═════ Given text

Wednesday, December 9, 2009

The Good and ... The Good

Most people get married in their twenties or thirties. Not me. I didn't even meet Leslie until 1992.

The story: We were both standing in line to vote (fortunately, for the same candidate, Bill Clinton). I spotted her, realized that the precinct she belonged to had a much shorter line than mine, misinformed her about where to wait, and spent the next hour (Hudson County NJ is staggeringly disorganized) chatting.

Although our relationship began with this small deception it's been great. The best thing that ever happened to me, actually. We love and support one another, agree on most things political and otherwise, and are even on the same dietary wavelength. Which is not a matter of choice but a coincidence of genetics.

Leslie was diagnosed with Celiac disorder when she was 12. When we met she was an on-again-off-again gluten eater, willing to punish her gut for a good meal. I'll confess to never taking much care with my cooking then. Nothing was more appealing to me than pasta, pizza, sourdough bread, flour tortillas.... But then came the distressing summer of 2002. Both my parents needed surgery, I signed up for a writer's workshop that was at once intensely intimidating and gravely disappointing, and one of Leslie's best friends went to hospice to die.


It is known that the gene causing celiac lies dormant until triggered by something. For me that something was stress. No point repeating celiac's disgusting symptoms - let's just say my insides got sick and stayed that way. It took several months to figure out the cause, but at the end the two of us were united in yet one more way.

My gastroenterologist thought this situation was dreadful. I don't think he could imagine a modern life without a lot of pre-made foods. But for the two of us it was a lifesaver.

For Leslie, who had been unknowingly abusing her immune system by consuming gluten, this was literally true.

For me, the inability to eat foods I loved triggered my art response: Why settle for second-class when with a little effort I can make first-class replacements? So I set out to become a gluten-free baker.

══════════
═════ Data to examine

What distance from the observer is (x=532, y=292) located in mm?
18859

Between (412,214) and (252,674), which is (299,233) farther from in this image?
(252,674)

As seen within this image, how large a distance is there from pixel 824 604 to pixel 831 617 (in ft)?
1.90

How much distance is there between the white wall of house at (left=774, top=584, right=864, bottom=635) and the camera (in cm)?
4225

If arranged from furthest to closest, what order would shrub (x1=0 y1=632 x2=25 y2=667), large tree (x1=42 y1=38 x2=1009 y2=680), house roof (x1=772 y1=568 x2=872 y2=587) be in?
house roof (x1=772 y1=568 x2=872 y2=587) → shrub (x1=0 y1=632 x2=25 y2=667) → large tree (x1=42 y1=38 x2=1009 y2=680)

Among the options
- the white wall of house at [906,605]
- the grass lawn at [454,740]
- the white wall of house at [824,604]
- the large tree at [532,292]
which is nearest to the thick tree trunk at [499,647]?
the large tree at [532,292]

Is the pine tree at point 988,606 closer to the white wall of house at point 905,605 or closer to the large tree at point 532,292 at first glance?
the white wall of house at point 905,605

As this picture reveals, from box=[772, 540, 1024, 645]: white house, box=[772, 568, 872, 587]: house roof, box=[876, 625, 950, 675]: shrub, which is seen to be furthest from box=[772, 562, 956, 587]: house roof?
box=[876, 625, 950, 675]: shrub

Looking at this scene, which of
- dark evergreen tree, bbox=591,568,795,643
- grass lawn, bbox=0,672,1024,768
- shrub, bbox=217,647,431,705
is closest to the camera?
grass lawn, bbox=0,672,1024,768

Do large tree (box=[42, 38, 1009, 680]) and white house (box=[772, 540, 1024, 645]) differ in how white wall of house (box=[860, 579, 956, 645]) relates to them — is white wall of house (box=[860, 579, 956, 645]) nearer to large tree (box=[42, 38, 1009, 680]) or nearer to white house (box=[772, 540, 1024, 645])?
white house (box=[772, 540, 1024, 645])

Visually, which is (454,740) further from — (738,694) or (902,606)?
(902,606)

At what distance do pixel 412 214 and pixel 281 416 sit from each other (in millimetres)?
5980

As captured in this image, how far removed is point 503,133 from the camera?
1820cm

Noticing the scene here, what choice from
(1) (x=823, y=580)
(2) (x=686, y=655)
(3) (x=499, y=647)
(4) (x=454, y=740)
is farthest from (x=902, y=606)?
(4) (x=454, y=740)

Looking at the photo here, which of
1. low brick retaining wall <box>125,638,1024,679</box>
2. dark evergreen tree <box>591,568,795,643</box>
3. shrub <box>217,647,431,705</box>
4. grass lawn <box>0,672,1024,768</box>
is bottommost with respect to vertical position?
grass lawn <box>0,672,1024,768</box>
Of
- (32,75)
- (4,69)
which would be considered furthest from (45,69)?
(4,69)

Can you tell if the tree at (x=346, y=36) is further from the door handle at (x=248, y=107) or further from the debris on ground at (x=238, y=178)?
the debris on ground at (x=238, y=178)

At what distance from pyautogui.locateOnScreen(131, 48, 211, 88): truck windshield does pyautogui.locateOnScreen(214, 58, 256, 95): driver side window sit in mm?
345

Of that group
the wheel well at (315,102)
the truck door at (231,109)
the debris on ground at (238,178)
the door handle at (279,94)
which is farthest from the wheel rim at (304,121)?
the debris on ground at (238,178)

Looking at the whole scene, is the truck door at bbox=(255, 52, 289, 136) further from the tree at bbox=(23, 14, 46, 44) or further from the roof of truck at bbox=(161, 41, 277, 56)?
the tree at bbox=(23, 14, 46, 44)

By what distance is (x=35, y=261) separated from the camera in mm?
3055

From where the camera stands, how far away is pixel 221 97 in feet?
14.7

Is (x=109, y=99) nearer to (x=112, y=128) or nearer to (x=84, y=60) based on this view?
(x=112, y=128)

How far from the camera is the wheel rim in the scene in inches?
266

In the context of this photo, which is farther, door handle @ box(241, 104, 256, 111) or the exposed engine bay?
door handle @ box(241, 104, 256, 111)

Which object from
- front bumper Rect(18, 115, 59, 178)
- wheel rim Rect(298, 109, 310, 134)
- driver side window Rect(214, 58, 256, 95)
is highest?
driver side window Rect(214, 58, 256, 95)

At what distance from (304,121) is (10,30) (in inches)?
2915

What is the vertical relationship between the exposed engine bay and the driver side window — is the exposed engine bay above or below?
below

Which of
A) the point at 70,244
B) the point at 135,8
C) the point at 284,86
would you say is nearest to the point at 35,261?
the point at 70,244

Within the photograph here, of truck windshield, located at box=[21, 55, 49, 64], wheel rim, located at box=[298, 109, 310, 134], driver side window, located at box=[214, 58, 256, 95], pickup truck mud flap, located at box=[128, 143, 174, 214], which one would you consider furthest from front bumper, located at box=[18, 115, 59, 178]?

══════════

_Problems to work on_
1) Quote the post from "The Good and" to "staggeringly disorganized) chatting.".
2) Which foods does the post name as the ones the writer found most appealing before the summer of 2002?

_Answers to the problems_
1)
The Good and ... The Good

Most people get married in their twenties or thirties. Not me. I didn't even meet Leslie until 1992.

The story: We were both standing in line to vote (fortunately, for the same candidate, Bill Clinton). I spotted her, realized that the precinct she belonged to had a much shorter line than mine, misinformed her about where to wait, and spent the next hour (Hudson County NJ is staggeringly disorganized) chatting.

2) Pasta, pizza, sourdough bread, and flour tortillas.